Retrospective In-Context Learning for Temporal Credit Assignment with Large Language Models
Wen-Tse Chen, Jiayu Chen, Fahim Tajwar, Hao Zhu, Xintong Duan, Ruslan Salakhutdinov, Jeff Schneider
TL;DR
The paper tackles sparse environmental feedback in sequential decision-making by introducing Retrospective In-Context Learning (RICL), which uses pretrained LLM knowledge to estimate the advantage function via retrospective in-context updates. Building on this, Retrospective In-Context Online Learning (RICOL) provides an online framework that combines RICL-based credit assignment with advantage-weighted regression and a KL-regularized policy update to achieve sample-efficient, multi-turn RL with LLMs. Empirical results in a 1D Key-Door task and four BabyAI scenarios show that RICL yields accurate, low-variance credit signals with very few samples, while RICOL outperforms strong baselines in sample efficiency and robustness to noisy feedback. Together, the approach demonstrates the potential of leveraging LLMs for temporal credit assignment, enabling more generalizable and data-efficient RL paradigms for language-conditioned tasks.
Abstract
Learning from self-sampled data and sparse environmental feedback remains a fundamental challenge in training self-evolving agents. Temporal credit assignment mitigates this issue by transforming sparse feedback into dense supervision signals. However, previous approaches typically depend on learning task-specific value functions for credit assignment, which suffer from poor sample efficiency and limited generalization.
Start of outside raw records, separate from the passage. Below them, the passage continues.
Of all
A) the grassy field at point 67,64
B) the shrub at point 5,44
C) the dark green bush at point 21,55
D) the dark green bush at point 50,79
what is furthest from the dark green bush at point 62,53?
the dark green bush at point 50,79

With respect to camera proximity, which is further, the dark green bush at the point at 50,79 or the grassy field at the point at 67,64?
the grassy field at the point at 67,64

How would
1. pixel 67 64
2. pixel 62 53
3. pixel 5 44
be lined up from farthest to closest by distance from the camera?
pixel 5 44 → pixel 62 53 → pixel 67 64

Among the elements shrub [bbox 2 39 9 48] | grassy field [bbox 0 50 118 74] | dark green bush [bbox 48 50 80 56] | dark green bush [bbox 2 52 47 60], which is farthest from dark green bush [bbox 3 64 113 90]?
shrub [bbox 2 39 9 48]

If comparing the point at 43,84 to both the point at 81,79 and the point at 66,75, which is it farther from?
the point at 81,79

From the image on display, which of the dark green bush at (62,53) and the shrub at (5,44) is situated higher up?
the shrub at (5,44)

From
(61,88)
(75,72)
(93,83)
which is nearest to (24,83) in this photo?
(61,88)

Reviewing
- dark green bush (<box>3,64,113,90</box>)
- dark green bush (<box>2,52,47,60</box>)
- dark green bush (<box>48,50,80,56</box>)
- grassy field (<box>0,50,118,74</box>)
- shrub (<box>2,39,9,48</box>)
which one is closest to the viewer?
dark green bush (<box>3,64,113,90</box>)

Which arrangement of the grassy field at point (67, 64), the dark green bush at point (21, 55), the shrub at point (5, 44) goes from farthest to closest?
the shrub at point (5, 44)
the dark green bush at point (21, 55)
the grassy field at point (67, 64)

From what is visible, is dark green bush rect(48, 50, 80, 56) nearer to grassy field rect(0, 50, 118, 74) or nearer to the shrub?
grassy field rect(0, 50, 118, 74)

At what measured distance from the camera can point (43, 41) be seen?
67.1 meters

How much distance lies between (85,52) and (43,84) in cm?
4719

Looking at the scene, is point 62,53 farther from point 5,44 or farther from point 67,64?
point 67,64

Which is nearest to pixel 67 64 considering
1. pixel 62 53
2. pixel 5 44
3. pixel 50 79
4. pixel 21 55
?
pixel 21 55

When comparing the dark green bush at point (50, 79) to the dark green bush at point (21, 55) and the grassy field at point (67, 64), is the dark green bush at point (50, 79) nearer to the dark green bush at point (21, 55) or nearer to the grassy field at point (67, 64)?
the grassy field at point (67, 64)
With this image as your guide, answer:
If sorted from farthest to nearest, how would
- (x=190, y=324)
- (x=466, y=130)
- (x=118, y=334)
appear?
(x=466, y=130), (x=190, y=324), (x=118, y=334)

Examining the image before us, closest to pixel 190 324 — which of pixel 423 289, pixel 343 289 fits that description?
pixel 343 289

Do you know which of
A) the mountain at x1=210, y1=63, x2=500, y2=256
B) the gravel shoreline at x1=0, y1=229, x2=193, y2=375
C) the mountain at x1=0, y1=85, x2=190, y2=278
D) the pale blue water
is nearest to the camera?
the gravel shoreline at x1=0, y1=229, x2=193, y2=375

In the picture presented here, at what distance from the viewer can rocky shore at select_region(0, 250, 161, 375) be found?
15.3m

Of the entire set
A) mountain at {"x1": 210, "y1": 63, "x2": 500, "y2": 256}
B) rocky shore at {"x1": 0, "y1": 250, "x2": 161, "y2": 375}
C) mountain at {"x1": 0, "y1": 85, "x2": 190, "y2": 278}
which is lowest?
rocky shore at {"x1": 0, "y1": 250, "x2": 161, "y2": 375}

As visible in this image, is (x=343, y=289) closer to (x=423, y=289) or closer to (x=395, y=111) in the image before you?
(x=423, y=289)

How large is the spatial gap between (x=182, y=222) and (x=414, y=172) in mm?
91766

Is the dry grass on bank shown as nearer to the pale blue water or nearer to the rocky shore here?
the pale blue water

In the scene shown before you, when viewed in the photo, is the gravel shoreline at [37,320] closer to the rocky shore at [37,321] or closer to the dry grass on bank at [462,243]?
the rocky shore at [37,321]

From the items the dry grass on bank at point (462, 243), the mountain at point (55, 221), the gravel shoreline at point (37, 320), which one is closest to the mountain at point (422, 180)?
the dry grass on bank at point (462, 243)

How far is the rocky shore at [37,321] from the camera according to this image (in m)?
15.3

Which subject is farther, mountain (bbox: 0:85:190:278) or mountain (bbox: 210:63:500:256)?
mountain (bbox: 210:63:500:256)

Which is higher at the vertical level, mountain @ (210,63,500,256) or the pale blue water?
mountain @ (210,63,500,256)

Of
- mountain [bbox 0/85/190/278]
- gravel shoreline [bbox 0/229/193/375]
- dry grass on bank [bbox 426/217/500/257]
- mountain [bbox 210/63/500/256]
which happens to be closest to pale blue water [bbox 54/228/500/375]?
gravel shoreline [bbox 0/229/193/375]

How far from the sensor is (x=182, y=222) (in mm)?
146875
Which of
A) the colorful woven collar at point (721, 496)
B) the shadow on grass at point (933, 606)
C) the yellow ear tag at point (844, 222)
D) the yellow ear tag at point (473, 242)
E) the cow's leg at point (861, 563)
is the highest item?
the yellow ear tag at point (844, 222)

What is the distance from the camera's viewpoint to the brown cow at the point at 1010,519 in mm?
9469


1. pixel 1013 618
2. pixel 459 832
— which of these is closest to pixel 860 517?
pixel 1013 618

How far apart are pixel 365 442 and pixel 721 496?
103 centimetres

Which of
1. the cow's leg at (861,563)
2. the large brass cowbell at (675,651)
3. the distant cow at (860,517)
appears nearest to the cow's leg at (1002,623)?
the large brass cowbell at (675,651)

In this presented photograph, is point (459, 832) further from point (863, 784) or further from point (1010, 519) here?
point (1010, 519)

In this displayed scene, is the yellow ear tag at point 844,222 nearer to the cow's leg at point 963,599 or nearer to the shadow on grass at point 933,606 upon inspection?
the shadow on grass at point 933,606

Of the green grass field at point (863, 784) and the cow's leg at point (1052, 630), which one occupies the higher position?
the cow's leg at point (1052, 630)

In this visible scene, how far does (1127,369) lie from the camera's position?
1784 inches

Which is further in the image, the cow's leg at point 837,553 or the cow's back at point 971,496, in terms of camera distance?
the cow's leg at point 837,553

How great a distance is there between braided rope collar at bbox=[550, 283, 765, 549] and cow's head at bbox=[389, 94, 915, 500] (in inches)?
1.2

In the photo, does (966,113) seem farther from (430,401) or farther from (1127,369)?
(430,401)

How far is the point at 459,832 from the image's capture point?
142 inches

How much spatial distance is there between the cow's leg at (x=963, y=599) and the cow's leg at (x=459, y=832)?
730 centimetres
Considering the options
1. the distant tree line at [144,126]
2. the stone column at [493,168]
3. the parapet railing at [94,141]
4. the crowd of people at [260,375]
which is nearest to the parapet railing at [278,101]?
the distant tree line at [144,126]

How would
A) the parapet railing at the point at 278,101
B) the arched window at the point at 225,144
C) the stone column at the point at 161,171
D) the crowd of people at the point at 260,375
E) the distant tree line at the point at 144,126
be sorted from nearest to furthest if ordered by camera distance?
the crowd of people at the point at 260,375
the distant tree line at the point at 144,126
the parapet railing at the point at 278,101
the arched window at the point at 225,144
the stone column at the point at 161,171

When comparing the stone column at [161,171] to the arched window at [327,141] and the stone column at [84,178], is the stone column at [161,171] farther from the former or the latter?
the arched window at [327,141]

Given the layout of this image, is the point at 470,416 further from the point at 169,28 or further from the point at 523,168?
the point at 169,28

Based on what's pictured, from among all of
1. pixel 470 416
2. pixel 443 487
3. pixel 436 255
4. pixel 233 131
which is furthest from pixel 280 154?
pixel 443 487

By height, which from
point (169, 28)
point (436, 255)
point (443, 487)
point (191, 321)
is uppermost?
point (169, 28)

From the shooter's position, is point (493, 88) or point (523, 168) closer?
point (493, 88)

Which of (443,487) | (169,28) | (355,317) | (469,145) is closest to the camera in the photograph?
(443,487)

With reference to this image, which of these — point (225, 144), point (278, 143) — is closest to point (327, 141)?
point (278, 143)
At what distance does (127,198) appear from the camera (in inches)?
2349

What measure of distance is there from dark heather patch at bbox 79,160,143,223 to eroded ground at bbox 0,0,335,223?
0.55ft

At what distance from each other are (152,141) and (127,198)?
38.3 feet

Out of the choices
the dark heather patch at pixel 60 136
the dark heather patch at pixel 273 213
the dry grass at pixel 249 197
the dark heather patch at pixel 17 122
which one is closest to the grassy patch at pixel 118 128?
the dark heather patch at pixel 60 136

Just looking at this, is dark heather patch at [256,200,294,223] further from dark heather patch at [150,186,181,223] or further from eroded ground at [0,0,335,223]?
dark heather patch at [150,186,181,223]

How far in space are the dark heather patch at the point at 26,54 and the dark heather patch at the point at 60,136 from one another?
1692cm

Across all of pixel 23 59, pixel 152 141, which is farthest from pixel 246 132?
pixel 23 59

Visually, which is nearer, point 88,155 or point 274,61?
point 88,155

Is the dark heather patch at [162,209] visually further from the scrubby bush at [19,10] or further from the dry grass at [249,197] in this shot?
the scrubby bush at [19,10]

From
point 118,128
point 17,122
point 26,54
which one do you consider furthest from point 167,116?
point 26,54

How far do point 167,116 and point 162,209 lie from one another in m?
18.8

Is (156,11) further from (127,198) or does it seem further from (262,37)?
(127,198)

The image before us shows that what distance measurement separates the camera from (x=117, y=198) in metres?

In this work, we propose to leverage pretrained knowledge from large language models (LLMs) to transform sparse rewards into dense training signals (i.e., the advantage function) through retrospective in-context learning (RICL). We further propose an online learning framework, RICOL, which iteratively refines the policy based on the credit assignment results from RICL. We empirically demonstrate that RICL can accurately estimate the advantage function with limited samples and effectively identify critical states in the environment for temporal credit assignment. Extended evaluation on four BabyAI scenarios show that RICOL achieves comparable convergent performance with traditional online RL algorithms with significantly higher sample efficiency. Our findings highlight the potential of leveraging LLMs for temporal credit assignment, paving the way for more sample-efficient and generalizable RL paradigms.